### EXERCISE PASSAGE ###

I am intrigued by this question How to sort 30Million csv records in Powershell and came up with a solution which builds temporary files.
Now I am trying to come up with another approach which comes down to first building an sorted index list ([int[]]
) and than pick a bulk of those indices (e.g. 1e6
) from the source file and drop them onto the pipeline:
Function Sort-BigCsv {
[CmdletBinding()] param(
[string]$FilePath,
[String]$Property,
[Int]$BulkSize = 1e6,
[System.Text.Encoding]$Encoding = [System.Text.Encoding]::Default
)
Begin {
if ($FilePath.StartsWith('.\')) { $FilePath = Join-Path (Get-Location) $FilePath }
$Index = 0
$Dictionary = [System.Collections.Generic.SortedDictionary[string, int]]::new()
Import-Csv $FilePath -Encoding $Encoding | Foreach-Object { $Dictionary[$_.$Property] = $Index++ }
$IndexList = [int[]]($Dictionary.Values)
$Dictionary = $Null # we only need the sorted index list
}
Process {
$Start = 0
While ($Start -lt $IndexList.Count) {
[System.GC]::Collect()

###

__WRITTEN TASK__: Set down everything from "Import-Csv $FilePath -Encoding" down to "[System.GC]::Collect()" in the PowerShell sorting post, word for word.

### GIVEN INFORMATION ###

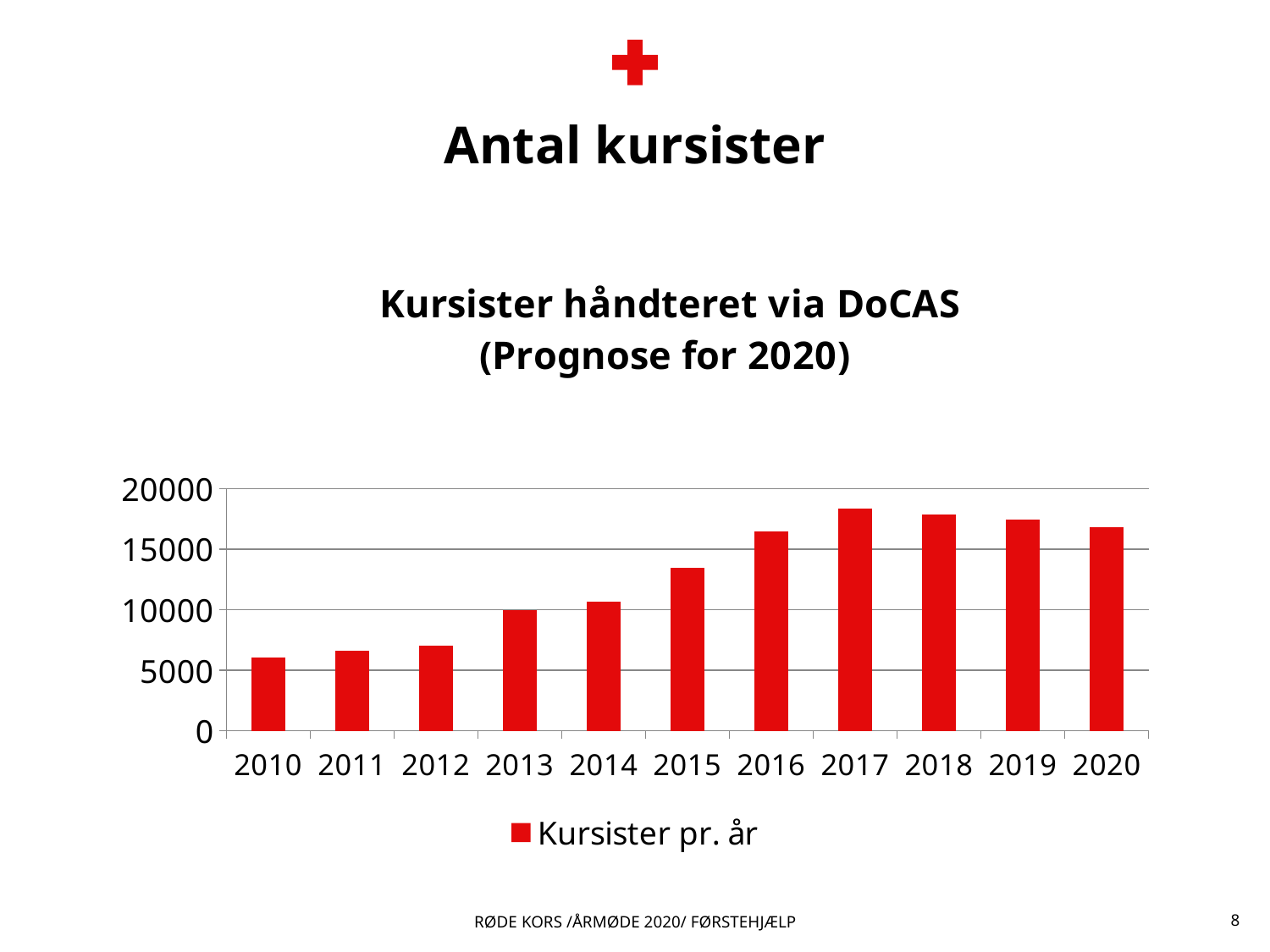
What kind of chart is shown on the slide? bar chart Which year has the larger value, 2015 or 2016? 2016 Is the value for 2010 greater or less than 10000? less Which year has the lowest number of kursister? 2010 How many series does the legend list? 1 Is the value for 2015 greater or less than 10000? greater Do the values rise or fall from 2010 to 2017? rise What is the name of the series shown in the legend? Kursister pr. år Which year has the highest number of kursister? 2017 Is the value for 2017 greater or less than 15000? greater What is the title of the chart? Kursister håndteret via DoCAS (Prognose for 2020) How many years are shown on the x axis? 11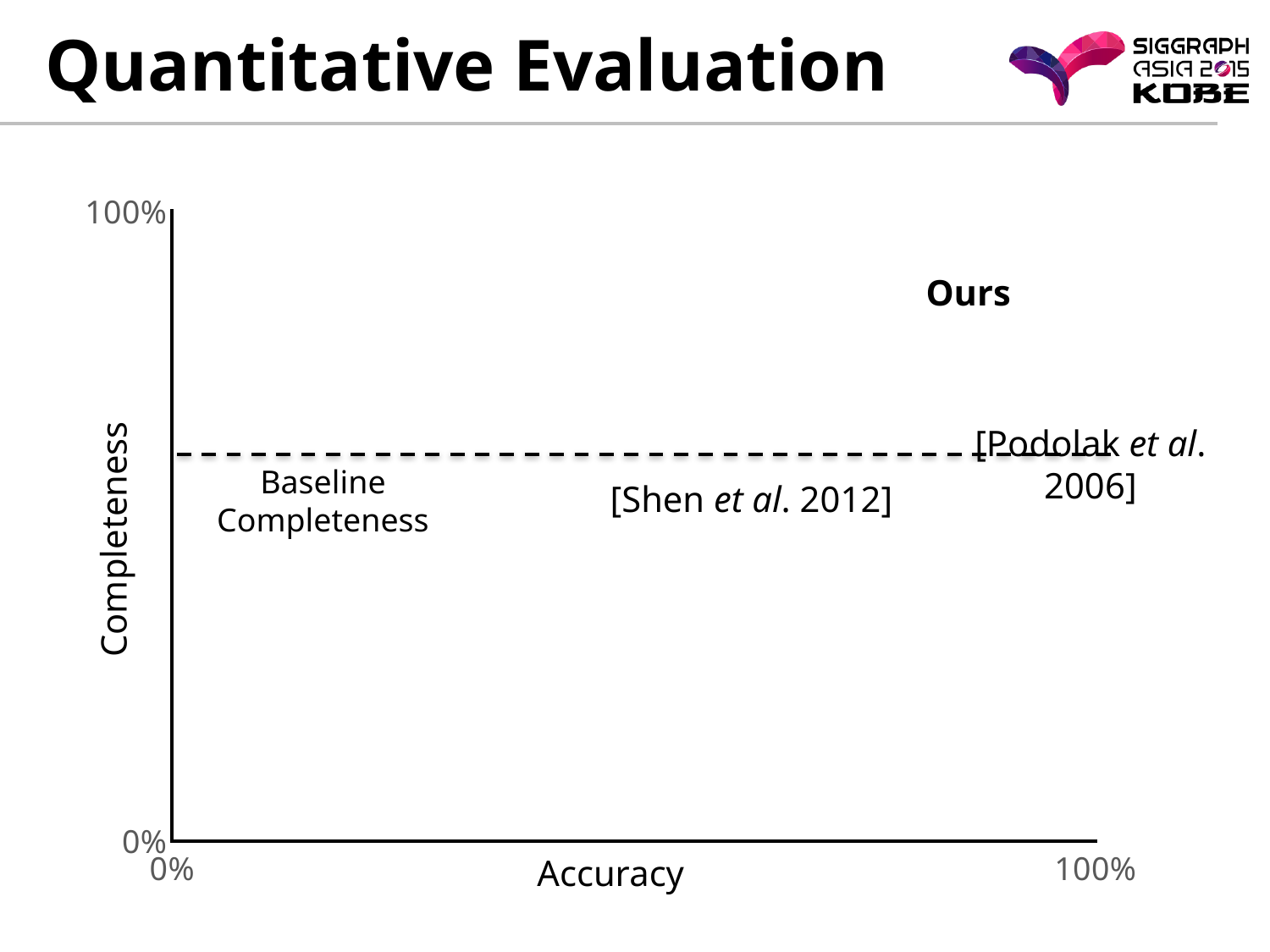
Which labelled method appears highest on the Completeness axis? Ours What is the minimum value shown on the Completeness axis? 0% How many methods are labelled in the plot area of the chart? 3 Is the Ours label positioned above or below the dashed Baseline Completeness line? above What quantity is plotted on the horizontal axis of the chart? Accuracy What is the title of the chart on this slide? Quantitative Evaluation Which labelled method appears lowest on the Completeness axis? [Shen et al. 2012] Is the [Shen et al. 2012] label positioned above or below the dashed Baseline Completeness line? below Which is positioned higher on the Completeness axis, Ours or [Shen et al. 2012]? Ours What is the maximum value shown on the Accuracy axis? 100%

###

__TASK SOLUTION__:
Import-Csv $FilePath -Encoding $Encoding | Foreach-Object { $Dictionary[$_.$Property] = $Index++ }
$IndexList = [int[]]($Dictionary.Values)
$Dictionary = $Null # we only need the sorted index list
}
Process {
$Start = 0
While ($Start -lt $IndexList.Count) {
[System.GC]::Collect()